The Pyramid is an arena in Memphis, Tennessee. Its height is 321 ft., and its slant height is 436.5 ft. Find the length of the edge of the square base. Round the answer to the nearest tenth

To find the length of the edge of the square base using the Pythagorean theorem, we can consider the right triangle formed by the height, slant height, and half of the base of the pyramid.

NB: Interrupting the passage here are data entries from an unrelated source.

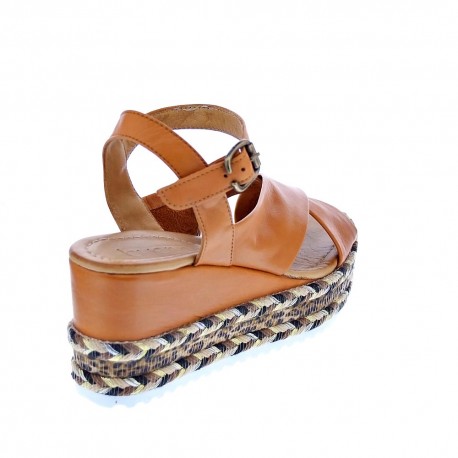 Sandalias Bueno zapatos Mujer modelo S4101 9779 Marrón 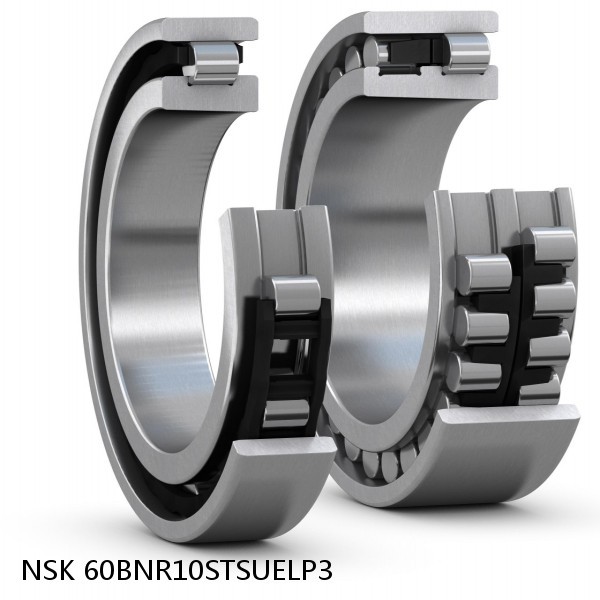 60BNR10STSUELP3 NSK Super Precision Bearings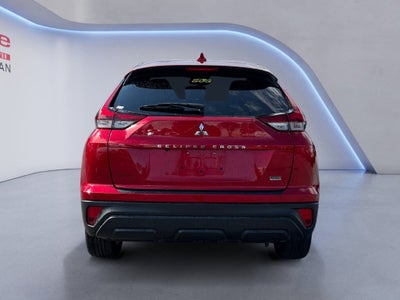 2024 Mitsubishi Eclipse Cross LE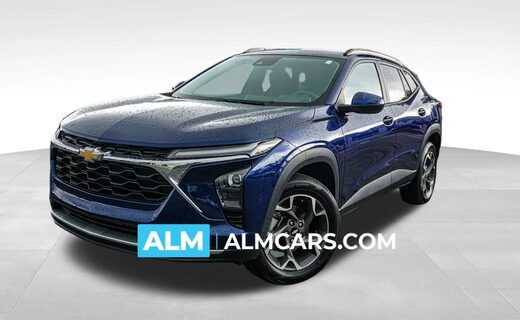 2024 Chevrolet Trax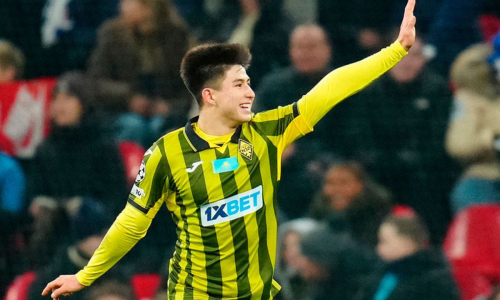 Дастан Сатпаев сыграет за «Кайрат» в Лиге Чемпионов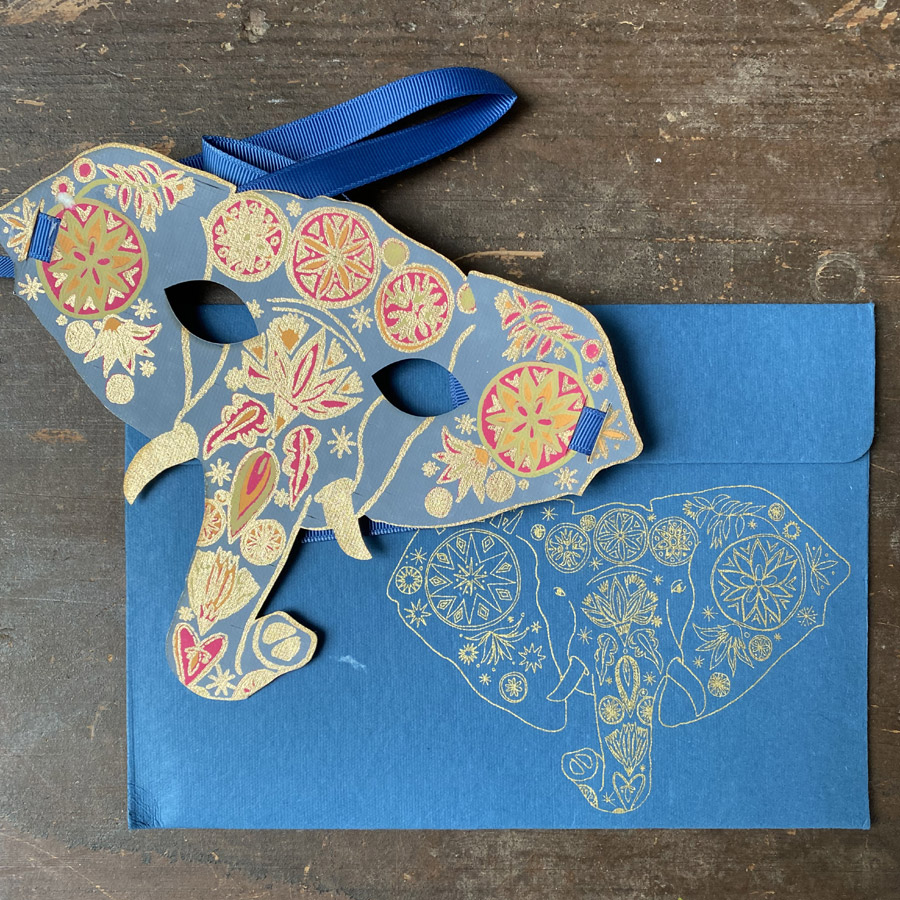 Recycled Paper - Face Masks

Let's call the length of the edge of the square base "x."
Using the Pythagorean theorem, we have:
x² = (1/2x)² + 321².

Simplifying the equation, we get:
x² = (1/4)x² + 321².

To get rid of the fraction, we can multiply the entire equation by 4, giving:
4x² = x² + (321²) × 4.

Expanding the equation further, we have:
4x² = x² + 411,041.

Combining like terms:
4x² - x² = 411,041.

Simplifying:
3x² = 411,041.

Dividing both sides by 3:
x² = 411,041 / 3.

Taking the square root of both sides:
x ≈ √(411,041 / 3).

Calculating the square root:
x ≈ √137,013.6667.

Rounding to the nearest tenth:
x ≈ 370.1 ft.

Therefore, the length of the edge of the square base of the pyramid is approximately 370.1 feet.